Source passage ::
========

'Today' Show Anchor Al Roker Announces New Project

Thanksgiving is only a month away, which makes now the perfect time for Today Show meteorologist Al Roker's new project. The longtime NBC News anchor is set to launch a new podcast, appropriately called Cooking Up a Storm, on Nov. 1. Each episode of the series will feature Roker and celebrity guests sharing their favorite holiday recipes and secrets with listeners.

By the end of the series, listeners will know how to prepare the perfect Thanksgiving meal, course-by-course. The recipes included are Parmesan Smashed Potatoes by Ina Garten; Low Country Oyster Cornbread Dressing with Crispy Slab Bacon by Alexander Smalls; Crisp & Juicy Herb Roasted Turkey by Sohla El-Waylly; Caramelized Brussel Sprouts by Marcus Samuelsson; Cranberry Wojape Sauce by Sean Sherman; and Sweet Potato Plantain Pie by Maya-Camille Broussard. This is the latest podcast from NBC News and MSNBC, and all episodes will be available on Apple Podcasts, Spotify, and other major podcast platforms.

========

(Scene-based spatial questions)
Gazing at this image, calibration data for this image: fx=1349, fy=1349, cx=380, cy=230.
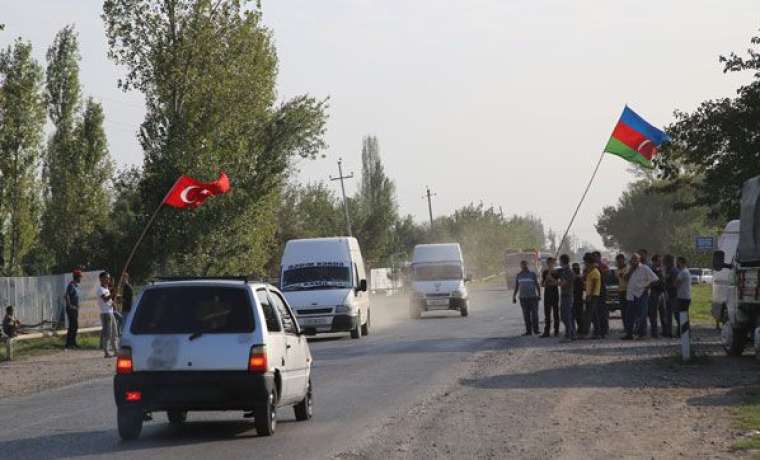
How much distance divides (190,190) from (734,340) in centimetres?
1888

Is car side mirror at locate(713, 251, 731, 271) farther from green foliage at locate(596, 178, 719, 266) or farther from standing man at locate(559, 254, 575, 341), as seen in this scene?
green foliage at locate(596, 178, 719, 266)

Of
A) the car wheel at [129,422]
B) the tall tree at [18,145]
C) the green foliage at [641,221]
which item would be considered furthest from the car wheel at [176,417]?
the green foliage at [641,221]

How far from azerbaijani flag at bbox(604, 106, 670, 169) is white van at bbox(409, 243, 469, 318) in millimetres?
10667

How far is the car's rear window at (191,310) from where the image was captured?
1277 centimetres

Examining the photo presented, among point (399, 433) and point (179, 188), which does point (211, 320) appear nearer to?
point (399, 433)

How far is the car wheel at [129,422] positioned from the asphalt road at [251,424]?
0.11m

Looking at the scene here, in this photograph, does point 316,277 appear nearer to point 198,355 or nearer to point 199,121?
point 199,121

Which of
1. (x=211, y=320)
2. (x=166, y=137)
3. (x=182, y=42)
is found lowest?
(x=211, y=320)

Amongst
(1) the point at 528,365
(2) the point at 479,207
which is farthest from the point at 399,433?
(2) the point at 479,207

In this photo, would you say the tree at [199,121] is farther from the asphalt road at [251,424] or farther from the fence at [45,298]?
the asphalt road at [251,424]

========

Problems to solve ::
• a. Count the lines in the rows above that contain the string "road", and reply with the number alone.
• b. Extend the article on Al Roker's Thanksgiving podcast past its final sentence.

Expected responses ::
• a. 3

• b.
After Roker shared the news about the podcast on his Instagram page Monday, his fans celebrated the chance to hear Roker's cooking secrets. "Awesome! What we're cooking was one of the best parts of my day when everything was shut down! Can't wait to listen!!!! Next we need a cook book," one fan wrote. "Can't wait to see what you will be cooking up," another chimed in.

Longtime Today viewers know Roker is not shy about sharing his favorite recipes on the show. Earlier this month, he contributed to Today All Day's "Get Cooking With..." series, showing off his recipes for a giant steak and creamy cauliflower mash. "Swapping starchy potatoes for a nice cauliflower mash is the way to go if you're watching carbs... or if you just love this cruciferous veggie," Roker wrote. "Simmering the cauliflower in milk, plus adding lots of butter, creates a rich and creamy side that will be gone in minutes."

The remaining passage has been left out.